The 10ms time slice is an important enough concept to warrant a name for itself: quantum value. There is not necessarily anything inherently special about 10ms, but there is about the quantum value in general, because whatever value it is set to (it is configurable, but 10ms is the default), it controls how often at a minimum the kernel takes control of the system back from the applications. One of the many chores the kernel performs when it takes back control is to increment its jiffies counter. The jiffies counter measures the number of quantum ticks that have occurred since the system was booted. When the quantum timer pops, timer.c is entered at a function in the kernel called timer.c:do_timer(). Here, all interrupts are disabled so the code is not working with moving targets. The jiffies counter is incremented by 1, and the load-average calculation is checked to see if it should be computed. In actuality, the load-average computation is not truly calculated on each quantum tick, but driven by a variable value that is based on the HZ frequency setting and tested on each quantum tick. (HZ is not to be confused with the processor's MHz rating. This variable sets the pulse rate of particular Linux kernel activity and 1HZ equals one quantum or 10ms by default.) Although the HZ value can be configured in some versions of the kernel, it is normally set to 100. The calculation code uses the HZ value to determine the calculation frequency. Specifically, the timer.c:calc_load() function will run the averaging algorithm every 5 * HZ, or roughly every five seconds. Following is that function in its entirety:
unsigned long avenrun[3];
static inline void calc_load(unsigned long ticks)
{
unsigned long active_tasks; /* fixed-point */
static int count = LOAD_FREQ;
count -= ticks;
if (count < 0) {
count += LOAD_FREQ;
active_tasks = count_active_tasks();
CALC_LOAD(avenrun[0], EXP_1, active_tasks);
CALC_LOAD(avenrun[1], EXP_5, active_tasks);
CALC_LOAD(avenrun[2], EXP_15, active_tasks);
}
}
The avenrun array contains the three averages we have been discussing. The calc_load() function is called by update_times(), also found in timer.c, and is the code responsible for supplying the calc_load() function with the ticks parameter. Unfortunately, this function does not reveal its most interesting aspect: the computation itself. However, that can be located easily in sched.h, a header used by much of the kernel code. In there, the CALC_LOAD macro and its associated values are available:
extern unsigned long avenrun[]; /* Load averages */
#define FSHIFT 11 /* nr of bits of precision */
#define FIXED_1 (1<<FSHIFT) /* 1.0 as fixed-point */
#define LOAD_FREQ (5*HZ) /* 5 sec intervals */
#define EXP_1 1884 /* 1/exp(5sec/1min) as fixed-point */
#define EXP_5 2014 /* 1/exp(5sec/5min) */
#define EXP_15 2037 /* 1/exp(5sec/15min) */
#define CALC_LOAD(load,exp,n) \
load *= exp; \
load += n*(FIXED_1-exp); \
load >>= FSHIFT;
Here is where the tires meet the pavement. It should now be evident that reality does not appear to match the illusion. At least, this is certainly not the type of averaging most of us are taught in grade school. But it is an average nonetheless. Technically, it is an exponential decay function and is the moving average of choice for most UNIX systems as well as Linux. Let's examine its details.

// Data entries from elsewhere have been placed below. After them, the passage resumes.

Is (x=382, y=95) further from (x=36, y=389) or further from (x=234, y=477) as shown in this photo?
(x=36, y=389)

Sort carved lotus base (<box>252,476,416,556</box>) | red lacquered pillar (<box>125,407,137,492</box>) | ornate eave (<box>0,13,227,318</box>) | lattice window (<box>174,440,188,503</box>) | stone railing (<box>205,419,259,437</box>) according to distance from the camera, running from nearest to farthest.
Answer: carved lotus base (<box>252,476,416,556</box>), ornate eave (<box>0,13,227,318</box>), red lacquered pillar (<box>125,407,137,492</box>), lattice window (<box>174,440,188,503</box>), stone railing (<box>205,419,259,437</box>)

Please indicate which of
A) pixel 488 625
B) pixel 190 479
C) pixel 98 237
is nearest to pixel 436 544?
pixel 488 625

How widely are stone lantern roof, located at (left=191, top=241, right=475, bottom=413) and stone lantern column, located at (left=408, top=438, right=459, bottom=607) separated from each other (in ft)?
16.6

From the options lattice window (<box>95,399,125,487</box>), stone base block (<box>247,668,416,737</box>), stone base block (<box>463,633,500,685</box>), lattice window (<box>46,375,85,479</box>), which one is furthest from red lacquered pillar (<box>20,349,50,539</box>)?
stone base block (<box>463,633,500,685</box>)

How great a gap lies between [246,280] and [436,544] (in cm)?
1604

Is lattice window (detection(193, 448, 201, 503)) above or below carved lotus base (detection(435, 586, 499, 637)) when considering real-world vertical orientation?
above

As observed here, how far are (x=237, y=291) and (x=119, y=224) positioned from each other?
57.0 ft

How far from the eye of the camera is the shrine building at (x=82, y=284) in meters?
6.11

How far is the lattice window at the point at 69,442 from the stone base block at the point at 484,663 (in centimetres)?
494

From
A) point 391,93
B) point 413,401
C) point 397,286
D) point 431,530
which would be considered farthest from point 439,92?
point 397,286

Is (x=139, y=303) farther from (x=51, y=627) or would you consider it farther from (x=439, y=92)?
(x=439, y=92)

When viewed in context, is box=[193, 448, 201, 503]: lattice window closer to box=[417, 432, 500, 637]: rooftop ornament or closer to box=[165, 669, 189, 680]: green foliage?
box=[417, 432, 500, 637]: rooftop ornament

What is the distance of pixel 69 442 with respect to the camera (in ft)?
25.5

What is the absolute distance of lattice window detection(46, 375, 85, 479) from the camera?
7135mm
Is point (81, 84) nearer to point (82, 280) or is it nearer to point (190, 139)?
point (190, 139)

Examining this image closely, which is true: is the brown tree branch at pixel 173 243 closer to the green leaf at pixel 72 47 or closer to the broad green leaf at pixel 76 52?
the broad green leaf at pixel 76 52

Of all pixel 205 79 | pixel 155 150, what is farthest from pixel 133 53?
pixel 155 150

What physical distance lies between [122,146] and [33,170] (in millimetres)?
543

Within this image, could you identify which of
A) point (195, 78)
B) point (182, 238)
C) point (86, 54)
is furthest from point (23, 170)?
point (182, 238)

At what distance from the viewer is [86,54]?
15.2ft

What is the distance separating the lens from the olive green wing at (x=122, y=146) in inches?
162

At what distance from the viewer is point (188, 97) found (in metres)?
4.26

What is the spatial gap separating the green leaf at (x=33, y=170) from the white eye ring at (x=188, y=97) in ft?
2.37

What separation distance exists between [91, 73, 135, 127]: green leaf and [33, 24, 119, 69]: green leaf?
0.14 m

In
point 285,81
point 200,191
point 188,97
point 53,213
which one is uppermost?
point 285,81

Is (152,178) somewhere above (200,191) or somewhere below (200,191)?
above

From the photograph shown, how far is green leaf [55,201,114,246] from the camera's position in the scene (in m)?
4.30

The macro takes in three parameters: the load-average bucket (one of the three elements in avenrun[]), a constant exponent and the number of running/uninterruptible processes currently on the run queue. The possible exponent constants are listed above: EXP_1 for the 1-minute average, EXP_5 for the 5-minute average and EXP_15 for the 15-minute average. The important point to notice is that the value decreases with age. The constants are magic numbers that are calculated by the mathematical function shown below:

When x=1, then y=1884; when x=5, then y=2014; and when x=15, then y=2037. The purpose of the magical numbers is that it allows the CALC_LOAD macro to use precision fixed-point representation of fractions. The magic numbers are then nothing more than multipliers used against the running load average to make it a moving average. (The mathematics of fixed-point representation are beyond the scope of this article, so I will not attempt an explanation.) The purpose of the exponential decay function is that it not only smooths the dips and spikes by maintaining a useful trend line, but it accurately decreases the quality of what it measures as activity ages. As time moves forward, successive CPU events increase their significance on the load average. This is what we want, because more recent CPU activity probably has more of an impact on the current state than ancient events. In the end, the load averages give a smooth trend from 15 minutes through the current minute and give us a window into not only the CPU usage but also the average demand for the CPUs. As the load average goes above the number of physical CPUs, the more the CPU is being used and the more demand there is for it. And, as it recedes, the less of a demand there is. With this understanding, the load average can be used with the CPU percentage to obtain a more accurate view of CPU activity.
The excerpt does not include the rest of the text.